Stonehenge was built to unify Britain, researchers conclude
Building Stonehenge was a way to unify the people of Stone Age Britain, researchers have concluded.
Teams working on the Stonehenge Riverside Project believe the circle was built after a long period of conflict between east and west Britain.
Researchers also believe the stones, from southern England and west Wales, symbolize different communities.
Prof Mike Parker Pearson said building Stonehenge required everyone "to pull together" in "an act of unification".
The Stonehenge Riverside Project (SRP) has been investigating the archaeology of Stonehenge and its landscape for the past 10 years.
In 2008, SRP researchers found that Stonehenge had been erected almost 500 years earlier than had originally been thought.
Now teams from the universities of Sheffield, Manchester, Southampton, Bournemouth and University College London, have concluded that when the stone circle was built "there was a growing island-wide culture".

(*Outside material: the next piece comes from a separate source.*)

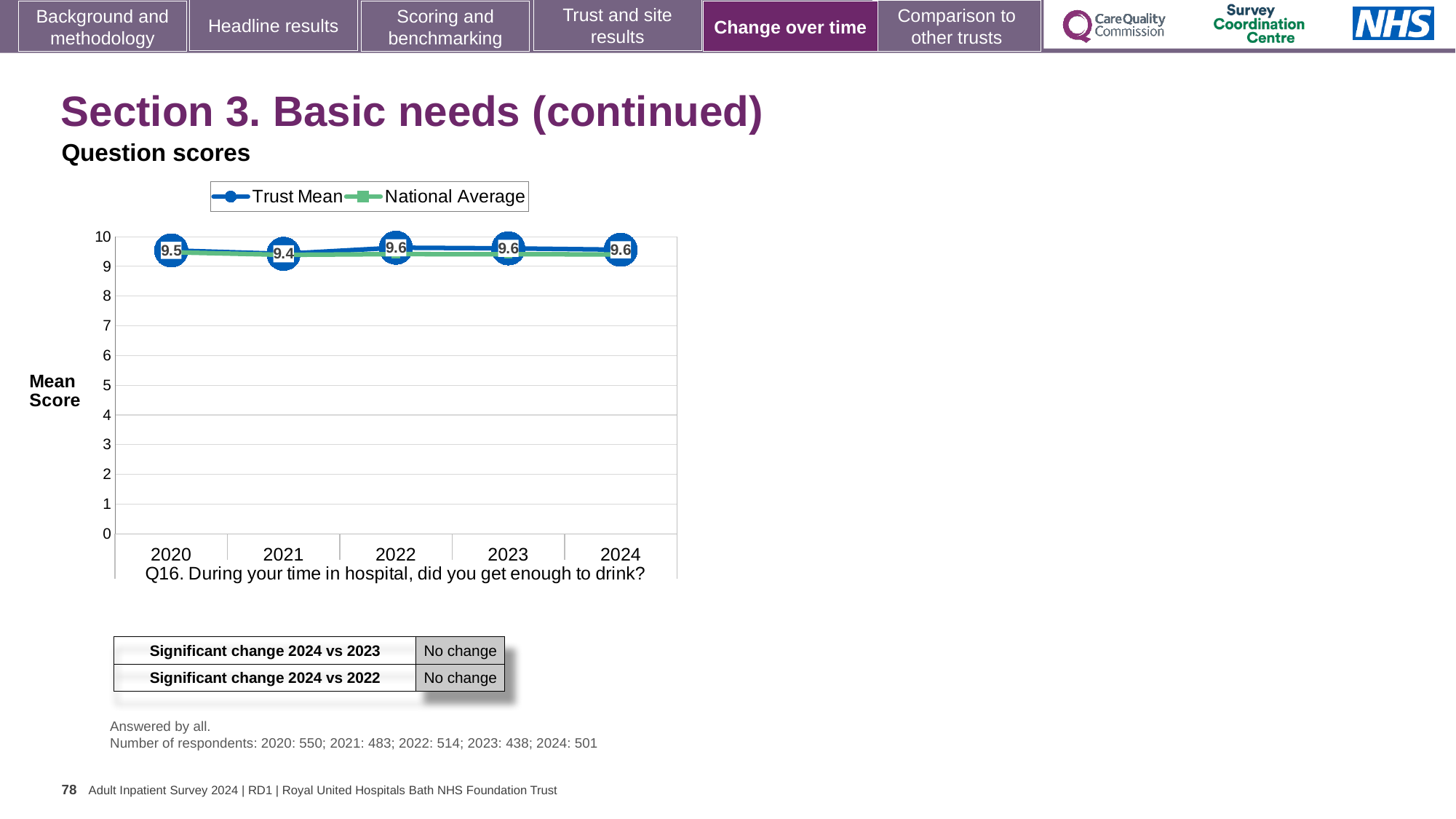
Which survey question does the chart show scores for? Q16. During your time in hospital, did you get enough to drink? What kind of chart is shown on the slide? Line chart How many years are plotted on the x axis? 5 What is the difference between the Trust Mean score in 2024 and in 2021? 0.2 Does the Trust Mean score rise or fall from 2021 to 2022? Rise In which year is the Trust Mean score lowest? 2021 What is the Trust Mean score for 2020? 9.5 What is the Trust Mean score for 2021? 9.4 How many series does the legend list? 2 Which is larger, the Trust Mean score for 2022 or for 2021? 2022 What is the Trust Mean score for 2024? 9.6 Is the National Average value for 2023 greater or less than 9? greater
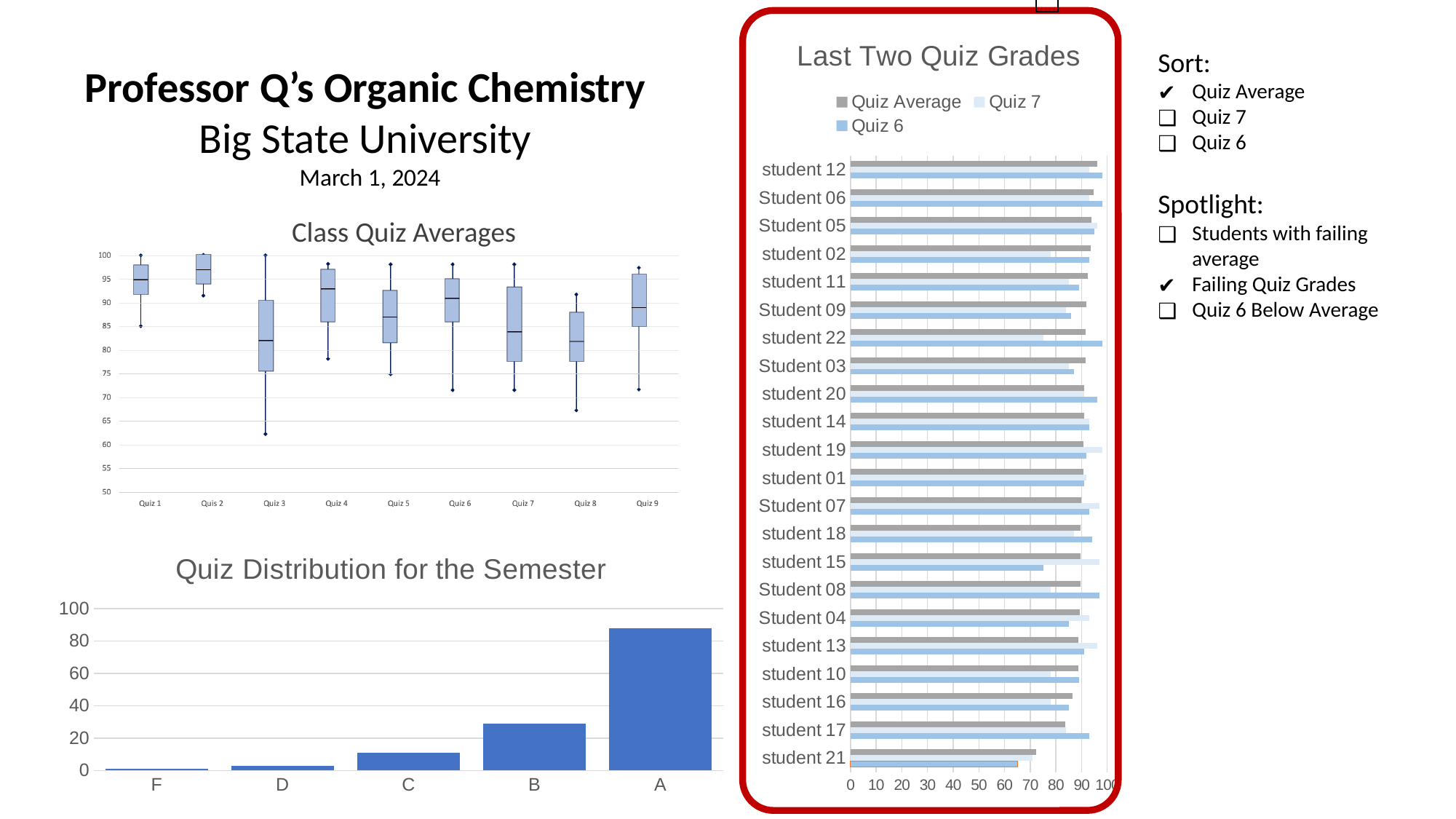
In "Quiz Distribution for the Semester", is the value for C greater or less than 20? less In "Quiz Distribution for the Semester", which grade category has the lowest value? F In "Quiz Distribution for the Semester", which grade category has the highest value? A In "Quiz Distribution for the Semester", do the values rise or fall moving from F to A along the x axis? rise In "Class Quiz Averages", how many quizzes are shown on the x axis? 9 In "Last Two Quiz Grades", how many series does the legend list? 3 In "Quiz Distribution for the Semester", is the value for A greater or less than 80? greater In "Last Two Quiz Grades", which student has the lowest Quiz Average? student 21 In "Quiz Distribution for the Semester", how many grade categories are shown on the x axis? 5 What kind of chart is "Quiz Distribution for the Semester"? bar chart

"The same styles of houses, pottery and other material forms were used from Orkney to the south coast - this was very different to the regionalism of previous centuries," said Prof Parker Pearson, from University of Sheffield.
"Stonehenge itself was a massive undertaking, requiring the labour of thousands to move stones from as far away as west Wales, shaping them and erecting them.
"Just the work itself, requiring everyone literally to pull together, would have been an act of unification."
Stonehenge may also have been built in a place that already had special significance for prehistoric Britons.
'Centre of the world'
The SRP team found that its solstice-aligned avenue sits upon a series of natural landforms that, by chance, form an axis between the directions of midsummer sunrise and midwinter sunset.
"When we stumbled across this extraordinary natural arrangement of the sun's path being marked in the land, we realised that prehistoric people selected this place to build Stonehenge because of its pre-ordained significance," said Mr Parker Pearson.
"This might explain why there are eight monuments in the Stonehenge area with solstitial alignments, a number unmatched anywhere else.
"Perhaps they saw this place as the centre of the world".
Previous theories suggesting the great stone circle was inspired by ancient Egyptians or extra-terrestrials have been firmly rejected by researchers.
"All the architectural influences for Stonehenge can be found in previous monuments and buildings within Britain, with origins in Wales and Scotland," said Mr Parker Pearson.
"In fact, Britain's Neolithic people were isolated from the rest of Europe for centuries.
"Britain may have become unified but there was no interest in interacting with people across the Channel.
"Stonehenge appears to have been the last gasp of this Stone Age culture, which was isolated from Europe and from the new technologies of metal tools and the wheel."